Basın Konseyi Başkanı Orhan Birgit, 27 Mayıs’ın nedenlerinden sayılan öğrenci hareketlerini kendisinin örgütlediğini, manşete çektikleri öğrencilerin kıyma makinesinden geçirildiği haberinin tam bir palavra olduğunu, 27 Mayıs’tan üç yıl önce, Samet Kuşçu davasında darbe soruşturmasını engelleme amacıyla CHP adına mahkemeye müdahil olmakla görevlendirildiğini itiraf eder Aksiyon dergisiyle yaptığı bir söyleşide.
Berat Özipek, CHP’nin ayrıcalıklı sınıfları meşrulaştırmak için başvurduğu yolun ne olduğunu, 27 Mayıs ve onu izleyen darbelere nasıl da zemin hazırladığını pek güzel anlatır: “Aşağıdakiler, ‘niye siz yönetiyorsunuz, niye sizin çocuklarınız iyi yerlerde okuyor, iyi görevlere geliyor da bizimkiler gelmiyor?’ dendiğinde, ‘siz yeterince çağdaş ve laik olmadınız. Bu yüzden eşitsiz ilişkimiz sürecek.’ duruşunu sergilemekte. Anadolu sermayesine karşı çıkmalarının başörtüsü ya da namazla değil, pazar payına girmiş olmasıyla ilgisi var.”

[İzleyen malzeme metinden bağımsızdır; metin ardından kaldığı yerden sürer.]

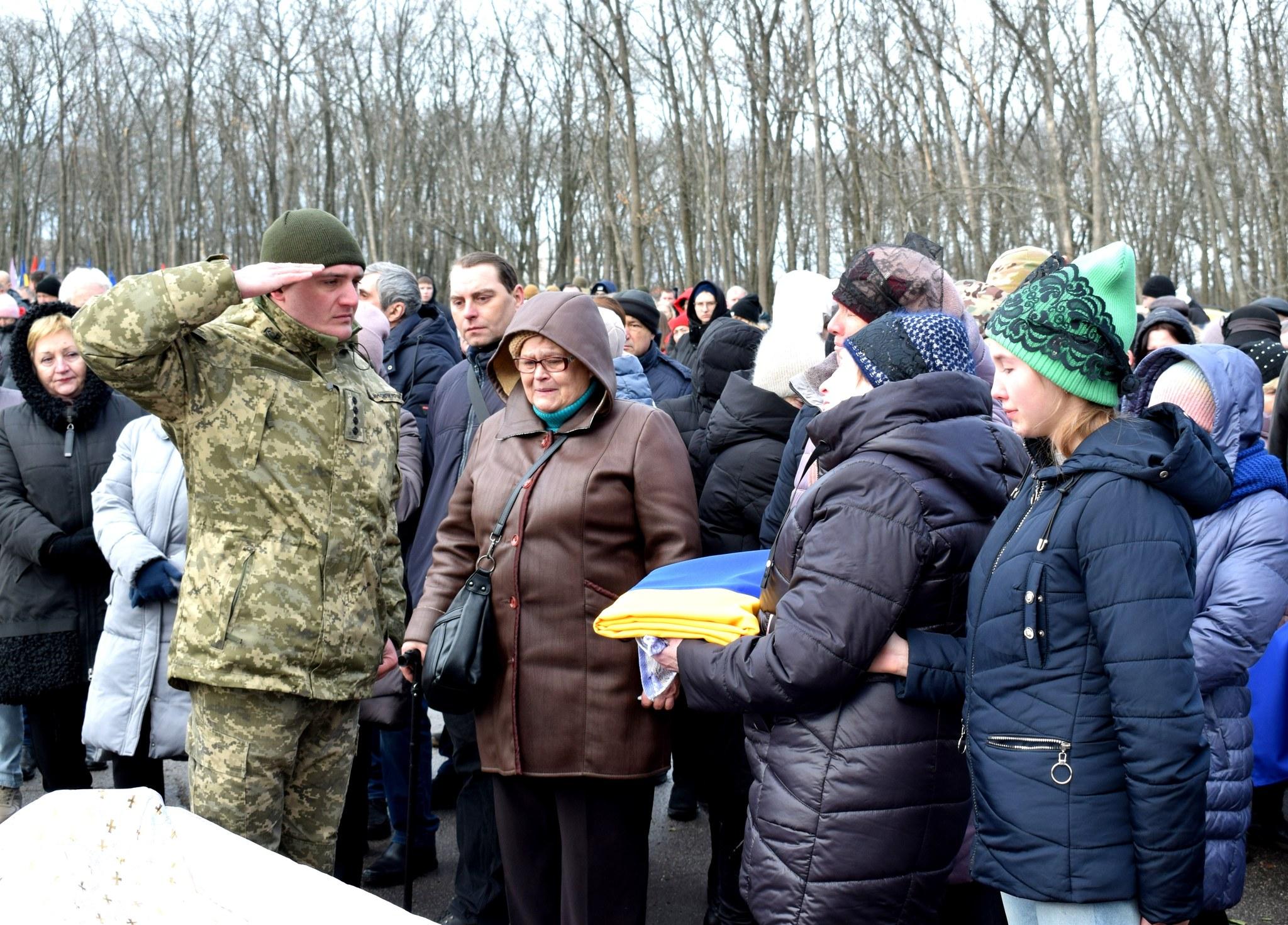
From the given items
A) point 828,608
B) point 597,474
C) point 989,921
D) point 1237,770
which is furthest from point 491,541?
point 1237,770

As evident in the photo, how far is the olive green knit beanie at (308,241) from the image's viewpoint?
10.0 ft

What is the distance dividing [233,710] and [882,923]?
1699 mm

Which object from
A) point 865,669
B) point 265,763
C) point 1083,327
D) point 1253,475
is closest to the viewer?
point 1083,327

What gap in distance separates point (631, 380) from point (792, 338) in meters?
1.11

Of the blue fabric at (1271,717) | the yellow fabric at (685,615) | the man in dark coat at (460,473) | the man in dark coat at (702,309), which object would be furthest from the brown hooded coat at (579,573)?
the man in dark coat at (702,309)

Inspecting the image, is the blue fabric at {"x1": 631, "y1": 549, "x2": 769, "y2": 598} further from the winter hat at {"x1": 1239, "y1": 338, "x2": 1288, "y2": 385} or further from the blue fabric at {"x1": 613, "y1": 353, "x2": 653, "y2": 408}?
the winter hat at {"x1": 1239, "y1": 338, "x2": 1288, "y2": 385}

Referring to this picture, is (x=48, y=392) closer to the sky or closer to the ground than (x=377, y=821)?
closer to the sky

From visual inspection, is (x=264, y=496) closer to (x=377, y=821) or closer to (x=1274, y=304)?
(x=377, y=821)

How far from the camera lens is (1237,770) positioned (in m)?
3.08

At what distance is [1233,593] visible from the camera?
10.8 ft

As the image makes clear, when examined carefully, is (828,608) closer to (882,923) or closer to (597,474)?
(882,923)

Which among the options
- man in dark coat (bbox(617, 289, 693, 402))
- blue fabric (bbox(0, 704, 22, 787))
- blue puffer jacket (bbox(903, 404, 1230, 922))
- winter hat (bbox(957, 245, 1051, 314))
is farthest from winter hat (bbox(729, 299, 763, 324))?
blue puffer jacket (bbox(903, 404, 1230, 922))

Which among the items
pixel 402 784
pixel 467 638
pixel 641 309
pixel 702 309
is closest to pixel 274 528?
pixel 467 638

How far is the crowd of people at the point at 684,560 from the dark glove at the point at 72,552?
0.02m
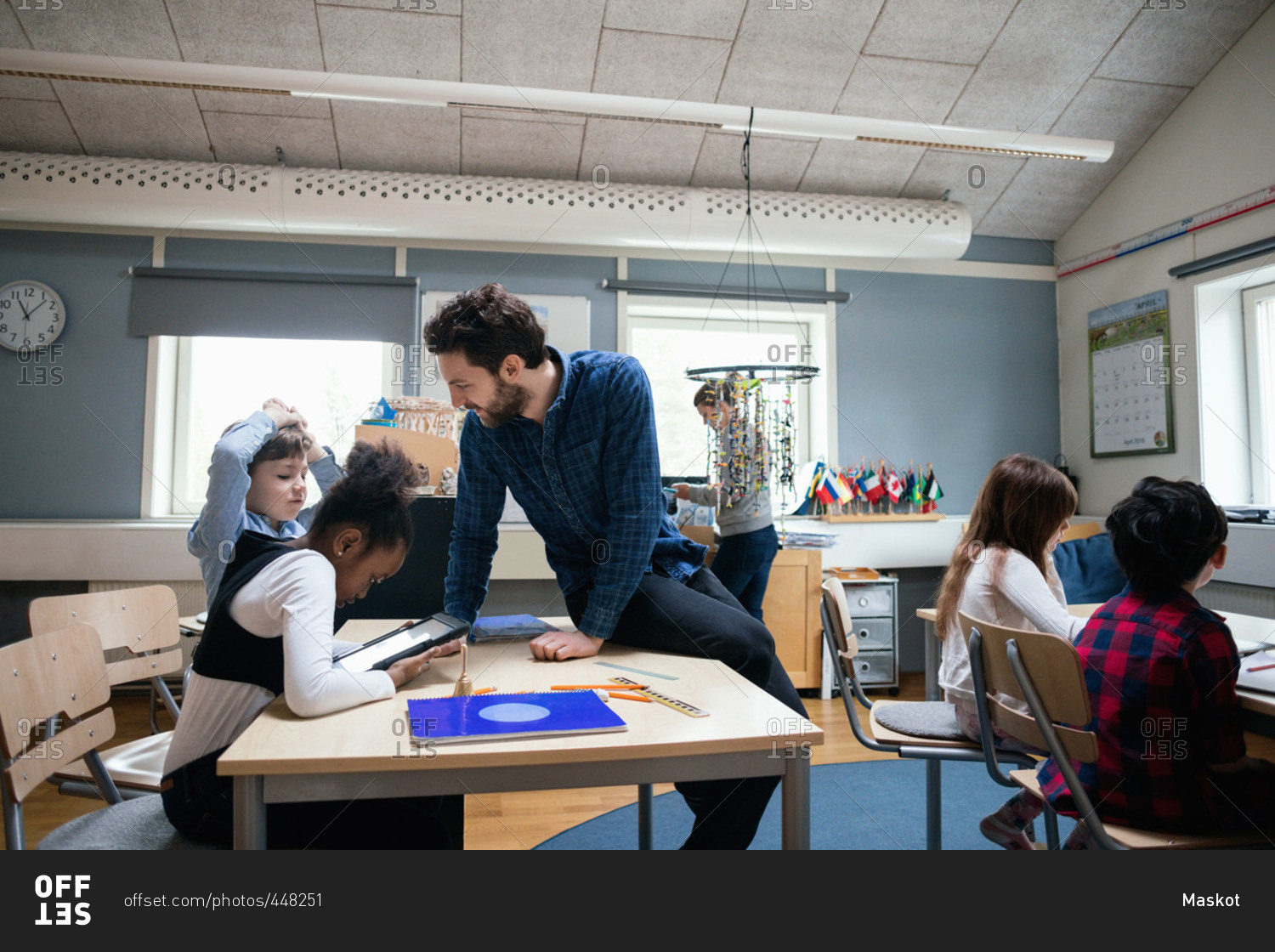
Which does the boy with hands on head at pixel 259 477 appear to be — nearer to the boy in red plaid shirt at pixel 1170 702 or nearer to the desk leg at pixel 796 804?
the desk leg at pixel 796 804

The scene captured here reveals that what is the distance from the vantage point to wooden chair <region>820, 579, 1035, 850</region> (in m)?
1.76

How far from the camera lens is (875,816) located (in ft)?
7.86

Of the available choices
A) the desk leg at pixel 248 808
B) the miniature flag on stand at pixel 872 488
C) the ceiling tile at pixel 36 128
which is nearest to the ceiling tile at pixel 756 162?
the miniature flag on stand at pixel 872 488

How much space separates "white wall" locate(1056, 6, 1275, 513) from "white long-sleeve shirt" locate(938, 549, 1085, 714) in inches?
104

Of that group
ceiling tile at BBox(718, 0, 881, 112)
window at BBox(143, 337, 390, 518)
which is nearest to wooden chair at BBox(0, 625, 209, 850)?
window at BBox(143, 337, 390, 518)

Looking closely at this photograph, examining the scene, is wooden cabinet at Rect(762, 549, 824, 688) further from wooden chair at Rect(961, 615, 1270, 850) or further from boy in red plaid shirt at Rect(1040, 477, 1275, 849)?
boy in red plaid shirt at Rect(1040, 477, 1275, 849)

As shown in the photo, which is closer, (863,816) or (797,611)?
(863,816)

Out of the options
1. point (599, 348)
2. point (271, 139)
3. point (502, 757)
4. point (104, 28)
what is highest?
point (104, 28)

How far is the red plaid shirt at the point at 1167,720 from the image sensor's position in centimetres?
130

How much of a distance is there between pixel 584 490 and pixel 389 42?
2688mm

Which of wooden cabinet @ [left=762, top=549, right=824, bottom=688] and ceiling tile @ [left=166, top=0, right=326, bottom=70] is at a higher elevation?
ceiling tile @ [left=166, top=0, right=326, bottom=70]

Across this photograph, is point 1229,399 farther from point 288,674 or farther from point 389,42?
point 288,674

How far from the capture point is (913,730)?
5.96 ft

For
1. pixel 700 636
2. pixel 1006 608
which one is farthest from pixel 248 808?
pixel 1006 608
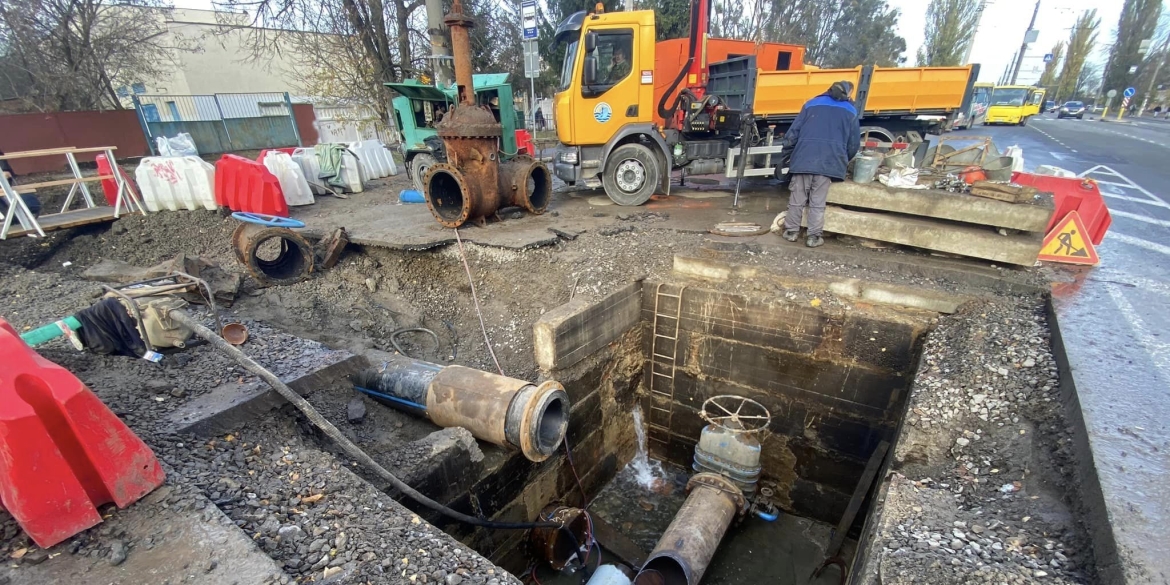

Darbecileri koruma, kollama ve de onları yüreklendirme görevini günümüz CHP’si de sürdürüyor. Kanıtsa istediğiniz, Kılıçdaroğlu Kemal Bey’in Silivri’de, tahliye istemlerinin mahkeme heyetince reddinden sonra patlattığı “başbakanın yargıçları” demecini hatırlayın yeter!
Vesayet demokrasisi yandaşlarının, seçim sandıkları açılıp da, milletin kendilerine yüz vermediğini gördüklerinde,”demokrasi elden gidiyor...şeriat ve dahi faşizm geliyor,” safsatalarıyla askerin eteğine yapışmaları, kendilerine arka çıkan kimi iş çevreleri ve basınla kol kola girmeleri hep yöneten olarak kalma isteklerinden kaynaklanıyor. İşin en acıklı yanı, günümüzde birçok kişinin, hala CHP’yi Mustafa Kemal’in kurduğu Halk Fırkası olarak algılaması ki, bu yanılgıların en büyüğü! Bu günkü CHP Mustafa Kemal’in kurduğu fırka değil, Mişel Eflak’ın Arap Diriliş Partisiyle Ekrem Havrani’nin Arap Sosyalist Partisi’nin birleşmesi sonucu ortaya çıkan, elitist, askere sırtını dayamış, seçimlere hiç yanaşmamış, Irak ve Suriye’yi mahvetmiş Baas Partisi’ni hatırlatıyor insana ne yazık ki!